The ACN for my 767 example does initially appear low, and this is due to something which I found out about the hard way - the computation of ACN for multi-wheel gear changed recently, with new alpha factors.
The original airport pavement design method is the deflection-based ESWL method which overstates the damaging effect of multi-wheel gears. This led to the introduction of pavement thickness reduction factors, or 'load repetition factors' called alpha factors. The design thickness of the pavement is obtained by multiplying the ‘standard’ thickness, T, from the ESWL design curve by alpha.
Boeing felt penalised by this on their 4 wheel gear and especially the 6 wheel gear of the 777. They/FAA developed new alpha values based on the mid-2000s full-scale tests at the FAA National Airport Pavement Test Facility using four- and six wheel undercarriages (I have a photo of one of the test sections at the bottom of this post).
In 2007 the ICAO Air Navigation Commission released approval (via State Letter SL AN/420.1-EB/07/26 dated 16 October 2007) directing that permanent changes to be made by the aircraft manufacturers in the way that they calculate aircraft classification numbers (ACNs). The revised alpha factors affected the ACNs of all four-wheel and six-wheel main landing gear aircraft. The new Alpha Factors are 0.800 and 0.720 cf. the existing values of 0.825 and 0.788.
I have got the Boeing updated ACN charts released pursuant to that, and from those I interpolate ACN of 45 rigid and 43 flex for your B767-200, 141520kg version (except at 190 psi which is inconsequentially different).
Most of the difference in your ACN and mine for the B767-200, 183psi, 141520kg version lies in my using the 2007 ICAO alpha factors. There are also minor differences of less consequence in the interpolation of ACN charts and the pavement software I use, and in rounding ACNs to the nearest whole number.

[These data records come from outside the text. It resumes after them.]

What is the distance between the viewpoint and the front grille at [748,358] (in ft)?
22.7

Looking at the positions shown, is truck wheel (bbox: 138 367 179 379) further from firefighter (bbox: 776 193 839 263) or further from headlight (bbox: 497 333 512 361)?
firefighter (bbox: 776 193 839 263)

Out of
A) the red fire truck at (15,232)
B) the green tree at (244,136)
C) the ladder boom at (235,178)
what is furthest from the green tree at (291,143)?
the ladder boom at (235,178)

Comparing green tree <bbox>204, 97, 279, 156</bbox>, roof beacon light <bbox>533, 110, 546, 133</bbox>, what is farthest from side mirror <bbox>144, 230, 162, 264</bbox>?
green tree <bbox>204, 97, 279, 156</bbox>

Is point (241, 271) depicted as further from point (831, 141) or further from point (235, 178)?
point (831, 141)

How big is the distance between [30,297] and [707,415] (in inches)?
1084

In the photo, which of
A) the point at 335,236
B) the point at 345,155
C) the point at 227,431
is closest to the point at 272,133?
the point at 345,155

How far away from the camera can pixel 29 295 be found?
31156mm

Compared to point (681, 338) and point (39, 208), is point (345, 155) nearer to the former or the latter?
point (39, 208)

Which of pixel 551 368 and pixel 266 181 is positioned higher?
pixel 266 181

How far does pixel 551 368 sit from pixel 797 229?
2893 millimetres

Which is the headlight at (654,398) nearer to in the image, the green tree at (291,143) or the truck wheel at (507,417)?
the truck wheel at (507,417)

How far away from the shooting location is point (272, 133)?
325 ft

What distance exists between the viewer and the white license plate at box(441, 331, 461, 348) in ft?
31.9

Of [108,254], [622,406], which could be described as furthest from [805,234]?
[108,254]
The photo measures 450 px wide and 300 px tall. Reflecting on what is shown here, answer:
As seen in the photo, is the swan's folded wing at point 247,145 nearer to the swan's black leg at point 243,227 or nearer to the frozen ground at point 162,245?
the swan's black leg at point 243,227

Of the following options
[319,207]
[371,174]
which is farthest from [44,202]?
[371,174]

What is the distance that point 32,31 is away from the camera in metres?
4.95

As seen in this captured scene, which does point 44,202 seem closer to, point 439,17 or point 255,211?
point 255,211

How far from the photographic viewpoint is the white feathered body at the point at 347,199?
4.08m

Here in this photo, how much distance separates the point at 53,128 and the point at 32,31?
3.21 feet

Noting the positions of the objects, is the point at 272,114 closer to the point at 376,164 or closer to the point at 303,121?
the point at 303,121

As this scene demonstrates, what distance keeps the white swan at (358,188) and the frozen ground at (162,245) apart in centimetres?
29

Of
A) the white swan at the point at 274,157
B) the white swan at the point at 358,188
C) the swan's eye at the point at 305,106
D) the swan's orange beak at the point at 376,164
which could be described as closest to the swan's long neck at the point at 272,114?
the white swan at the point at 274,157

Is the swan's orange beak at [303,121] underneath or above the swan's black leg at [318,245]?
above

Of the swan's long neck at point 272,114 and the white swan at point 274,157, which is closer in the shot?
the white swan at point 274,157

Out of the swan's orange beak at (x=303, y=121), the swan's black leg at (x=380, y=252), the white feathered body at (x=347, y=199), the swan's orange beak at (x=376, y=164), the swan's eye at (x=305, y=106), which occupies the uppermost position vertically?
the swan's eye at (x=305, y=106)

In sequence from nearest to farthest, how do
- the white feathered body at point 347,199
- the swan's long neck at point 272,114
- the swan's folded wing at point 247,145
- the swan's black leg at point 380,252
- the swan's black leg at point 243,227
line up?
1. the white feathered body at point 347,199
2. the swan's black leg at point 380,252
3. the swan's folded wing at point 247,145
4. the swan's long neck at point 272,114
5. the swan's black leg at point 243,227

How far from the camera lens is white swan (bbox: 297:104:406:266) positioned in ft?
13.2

Staying with the C subgrade [low] as an example:
Your records: rigid ACN is 44 and the flex is 45
Original ICAO ACNs: rigid ACN is 45 and the flex is 47
2007 ICAO Alphas: rigid ACN is 45 and the flex is 43
Your Herc numbers are pretty close to the ones from my software. I was wondering at the difference between that and the A400M and what the Airbus engineers had done. Then I twigged – they have put A400M 141 tonnes onto main gear with 12 wheels = 11.2 tonnes/wheel (assuming main gears take 95% of the weight). The C130 Herc puts 73 tonnes onto main gear of 4 wheels, which is 17.3 tonnes/wheel. That drops the ACN quite a bit.
Your PM must still be in transit because it doesn’t show up yet.